В такие минуты губы ребенка растягивались в улыбке, и мать радовалась, что радостно дочке, а баба Дуня уверяла, что это ангелы веселят младенца во сне. Катя ничего не имела против ангелов, лишь бы они веселили, а не огорчали Машеньку.
Прогуливаясь, Катя думала о таком привычном для каждого русского, об ответах на вопросы «Кто виноват?» и «Что делать?». Привозное гамлетовское «Быть или не быть?» волнует всех гораздо меньше, потому что каждый знает: «Чему быть, того не миновать». А вот когда неминуемое случится, тогда можно и поразмышлять.
Проходив часа три и так ни до чего не додумавшись, она вернулась в коммунальные стены. Еще на лестнице ее настигли знакомые раскаты: «Не сыпь мне соль на рану, не говори навзрыд».
«Опять Хламовы напились», – смекнула Катя. Они почему-то включали именно эту песню, когда хотели капитально нажраться, и магнитофон повторял ее бесчисленные разы, пока алкоголики не теряли контроль над собой настолько, что уже не могли перекручивать кассету.
«Можно подумать, рана их поистине бездонна». – Катя чертыхнулась, затаскивая коляску в коридор. К несчастью, конурку милых соседей и ее комнату разделяла тонкая стеночка, поэтому больше всего соли на рану попадало именно ей.
Стучать в комнату не имело смысла: запои Хламовых прерывались только участковым. Делал он это исключительно ради дочки алкоголиков, с которой родители запирались и заставляли ее пить вместе с ними. Сколько лет было девочке, никто не знал, но на вид не больше семи. Она числилась недоразвитой и состояла на учете в психдиспансере. В трезвом состоянии супруги заботились о своей дочке, на Новый год покупали елку, на Пасху – кулич и вроде казались людьми. Но таилось в их глазах нечто леденящее душу, безмолвное и страшное.
Вечером Хламова, работавшая поварихой, приносила в алюминиевых бидончиках остатки столовского обеда. Прямо в них же разогревала еду на плите, в них же и подавала. Похлебав по очереди съедобную бурду, Хламовы заползали в комнату, запирая за собой дверь на ключ. Иногда девчушка, вырвавшись в коридор, с любопытством осматривала жизнь соседей.
Кате она казалась недоразвитой физически, но не умственно. Маленькая Хламова болтала, как все детишки, и очень любила сладости. Девочка брала их из рук испуганно и недоверчиво. Воображение рисовало угловатое тельце ребенка, скрытое под ворохом нелепой одежды, и сердце сжималось от жалости к беззащитному тощему зверьку. Жадно разгрызая гнилыми зубками печенье, девочка дружелюбно улыбалась. Катя гладила ее блеклые спутанные волосики и вопрошала безо всякой надежды:
– Когда-нибудь это кончится?
Май пробуждал в Гулом смятение. В этом смятении было все: тяга к перемене мест, тайная тревога и всеобъемлющая любовь к миру, разливающаяся по жилам, словно березовый сок внутри проснувшегося древесного ствола. Гулый оживал и наполнялся смыслом, как сама природа.

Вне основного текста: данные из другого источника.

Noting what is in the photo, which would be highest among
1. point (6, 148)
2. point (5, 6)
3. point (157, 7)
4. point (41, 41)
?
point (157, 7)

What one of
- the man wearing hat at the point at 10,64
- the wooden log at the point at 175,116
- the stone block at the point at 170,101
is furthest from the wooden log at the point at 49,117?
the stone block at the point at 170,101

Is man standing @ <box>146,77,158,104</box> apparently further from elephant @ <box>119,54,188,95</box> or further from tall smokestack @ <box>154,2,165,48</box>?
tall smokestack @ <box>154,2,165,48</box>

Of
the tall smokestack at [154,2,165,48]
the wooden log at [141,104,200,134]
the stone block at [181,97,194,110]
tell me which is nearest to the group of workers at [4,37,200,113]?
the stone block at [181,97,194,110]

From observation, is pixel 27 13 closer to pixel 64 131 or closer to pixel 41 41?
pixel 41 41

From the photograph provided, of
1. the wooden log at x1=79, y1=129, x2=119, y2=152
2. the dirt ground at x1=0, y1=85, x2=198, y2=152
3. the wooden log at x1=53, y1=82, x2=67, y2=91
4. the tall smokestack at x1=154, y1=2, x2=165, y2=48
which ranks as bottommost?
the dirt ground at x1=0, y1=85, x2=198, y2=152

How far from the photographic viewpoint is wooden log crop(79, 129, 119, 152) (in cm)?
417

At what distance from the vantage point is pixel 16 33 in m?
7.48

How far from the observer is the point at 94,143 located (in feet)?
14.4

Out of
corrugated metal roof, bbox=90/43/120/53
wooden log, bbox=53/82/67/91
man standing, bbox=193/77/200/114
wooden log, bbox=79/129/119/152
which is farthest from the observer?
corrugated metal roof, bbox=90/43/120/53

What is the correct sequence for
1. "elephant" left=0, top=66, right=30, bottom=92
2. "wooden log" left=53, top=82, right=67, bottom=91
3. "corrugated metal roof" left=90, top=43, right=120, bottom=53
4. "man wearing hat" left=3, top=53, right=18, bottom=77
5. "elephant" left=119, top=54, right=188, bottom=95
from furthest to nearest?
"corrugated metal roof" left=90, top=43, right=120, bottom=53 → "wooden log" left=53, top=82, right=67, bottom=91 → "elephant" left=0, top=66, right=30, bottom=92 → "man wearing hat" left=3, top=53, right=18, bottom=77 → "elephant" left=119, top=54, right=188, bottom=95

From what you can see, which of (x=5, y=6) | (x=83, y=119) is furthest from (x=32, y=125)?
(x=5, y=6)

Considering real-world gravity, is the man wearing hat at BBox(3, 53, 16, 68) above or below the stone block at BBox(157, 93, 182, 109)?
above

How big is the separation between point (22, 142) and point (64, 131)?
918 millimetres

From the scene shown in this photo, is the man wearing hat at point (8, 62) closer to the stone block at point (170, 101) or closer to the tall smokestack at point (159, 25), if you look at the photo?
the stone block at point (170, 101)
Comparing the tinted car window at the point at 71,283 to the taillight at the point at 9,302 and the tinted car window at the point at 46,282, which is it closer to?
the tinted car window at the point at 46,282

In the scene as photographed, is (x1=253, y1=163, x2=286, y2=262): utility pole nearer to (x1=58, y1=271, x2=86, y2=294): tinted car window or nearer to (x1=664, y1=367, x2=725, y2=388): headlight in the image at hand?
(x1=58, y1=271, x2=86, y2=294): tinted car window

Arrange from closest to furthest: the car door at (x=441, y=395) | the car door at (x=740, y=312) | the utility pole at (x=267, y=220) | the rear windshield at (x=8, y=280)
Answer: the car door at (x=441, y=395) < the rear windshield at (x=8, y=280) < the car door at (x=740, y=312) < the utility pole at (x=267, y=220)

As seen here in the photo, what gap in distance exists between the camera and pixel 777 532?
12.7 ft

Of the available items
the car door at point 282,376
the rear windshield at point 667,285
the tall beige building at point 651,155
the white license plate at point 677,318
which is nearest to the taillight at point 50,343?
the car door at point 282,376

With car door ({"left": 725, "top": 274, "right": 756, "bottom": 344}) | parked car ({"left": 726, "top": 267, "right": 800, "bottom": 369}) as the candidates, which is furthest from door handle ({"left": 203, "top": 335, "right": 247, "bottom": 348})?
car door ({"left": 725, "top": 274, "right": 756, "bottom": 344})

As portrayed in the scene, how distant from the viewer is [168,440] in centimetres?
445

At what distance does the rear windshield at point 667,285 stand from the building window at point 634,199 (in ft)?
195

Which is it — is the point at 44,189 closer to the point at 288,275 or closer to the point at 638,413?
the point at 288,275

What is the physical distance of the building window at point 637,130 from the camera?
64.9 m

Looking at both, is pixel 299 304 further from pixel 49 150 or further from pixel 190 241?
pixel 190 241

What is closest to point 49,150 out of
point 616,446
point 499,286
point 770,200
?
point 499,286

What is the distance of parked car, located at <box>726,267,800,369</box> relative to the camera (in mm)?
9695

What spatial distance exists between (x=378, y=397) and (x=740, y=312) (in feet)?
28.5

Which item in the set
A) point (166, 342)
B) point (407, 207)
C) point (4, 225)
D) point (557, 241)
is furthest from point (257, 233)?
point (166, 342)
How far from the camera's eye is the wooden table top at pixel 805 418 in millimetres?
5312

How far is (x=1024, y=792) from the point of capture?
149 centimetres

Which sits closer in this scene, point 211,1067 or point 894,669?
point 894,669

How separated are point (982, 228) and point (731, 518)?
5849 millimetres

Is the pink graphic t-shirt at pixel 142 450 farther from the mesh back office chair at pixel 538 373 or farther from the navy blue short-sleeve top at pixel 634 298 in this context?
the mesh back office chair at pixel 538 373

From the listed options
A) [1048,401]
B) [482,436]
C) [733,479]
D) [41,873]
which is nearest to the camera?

Чем больше он приближался к пониманию того, как коротка его жизнь, тем сильнее он любил. Желание писать проистекало из этой же любви. Сквозь клетку бытия Гулый пытался протиснуть руку с посланием к миру. Как попавший в бедствие моряк, он хотел бросить его в бескрайний океан. Не для критиков, не для славы, а для того, кто заметит его и услышит «SOS» бесконечно нежной и одинокой души.